**Exercise brief:**
Answer from the thread about the Linux Code of Conduct:
1. What does the Code of Conduct replace?
2. Which GPL version is the Linux kernel under?
3. Which project is given as an example where a top developer was expelled?

**Reading text:**

WTF is going on. Can someone explain?

Comments
  • 29
    Tumblr decided to step out of its bubble and bring political correctness to the forefront of everything.

    So people want Linux to be less about Linux and more of inclusivity -,-
  • 26
    @lxmcf the more I read about it, the more it fucks up my brain. I don't understand the mindless approach these guys opt to get their point across. This is a massive shitstorm and where ever I read, people are against the sjw. Doesn't such stunts do more harm than good. When people demand special treatment based on gender or orientation, I believe it only cheapens their contribution to the community. The community asks for quality code and does not give a flying fuck about your identity. It's like wanting a backdoor shortcut because you're too unskilled to make it based on actual merit.
  • 37
    Here's what happened, and I called this shit.

    Developers wanted to contribute to a great project.

    Leftists show up and shit in the punch bowl.

    Developers leave because who wants to drink that koolaid?
  • 13
    @segfault0xff this may be the most succinct (not to mention hilarious) summation of events I have read.

    Hats off to you!
  • 5
  • 5
    @segfault0xff liberalism is a mental disorder 😂
  • 4
    what about decentralized git?
  • 2
    It just say “don’t be a dick to people” and a lot of guys lose their minds. I don’t know why. I mean it’s not hard to not being a douche.
  • 4
    Wow, this nen CoC is just so useless.
    It simply doesn't matter who you are as long as your contributions are good.
  • 5
    @Gustafssonz Or they could just write better code and no one would be a dick to them. If they don't have the skin to take it, then don't contribute. Linus attitude is no secret and people still contributed.

    I think it would have been better if those "excluded" people just forked Linux and left Linus alone. I wonder how well would that go for them.
  • 2
    @kenogo
    Not that guy, but Im pretty sure the guy cant express himself or doesn't understand what is liberalism
  • 0
    @arraysstartat1 I propose the name Muhfeefeex.
  • 7
    I'll try to sum up what I understood.

    Some Linux devs are not happy of the Code of Conduct (CoC) which replaces the Code of Conflict (CC).

    The CC basically says "don't be a dick". The CoC gives unlimited power to expel people without much oversight.

    A good example of what can happen is the Drupal project, where a top dev was expelled because of his personal fetish, following Drupal implementing the CoC.

    A rebuttal to the need of implemeting the CoC is that contributions are already judged on their merits, since developers can be anonymous, and we don't need to fight discrimination, because decisions are not made based on race, gender, age, or anything discriminatory.

    So devs who are not happy are threatening to revok the licence they gave to Linux kernel to use their code, which is actually possible under GPL V2 (no longer possible with V3, but Linux kernel is under V2).

    That would cause some part of linux Kernel to suddenly be unlicensed. That's the shitstorm.
  • 1
    @Fradow But it's better to have less talented programmers contributing code who happen to be white cis straight males and more non-binary trans-helicopter dragonkin of color adding equal signs to headers in READMEs.

    Everyone knows that. 🤣
  • 4
    @kenogo You taking my comment seriously offends me. Apologize immediately!
  • 0
    @ethernetzero @kenogo I'm TRIGGERED. SARCASTIC LIVES MATTER.
  • 3
    @kenogo Shitposting aside, IMHO identity politics should stay out of the development cycle as much as possible, and the fact that the mission statement of the Contributor Covenant explicitly states meritocracy as being something harmful is really dangerous.

**Information supplied:**
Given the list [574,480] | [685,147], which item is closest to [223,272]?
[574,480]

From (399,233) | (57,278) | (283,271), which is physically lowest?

**Complete output:**
1. The Code of Conflict (CC)
2. GPL V2
3. Drupal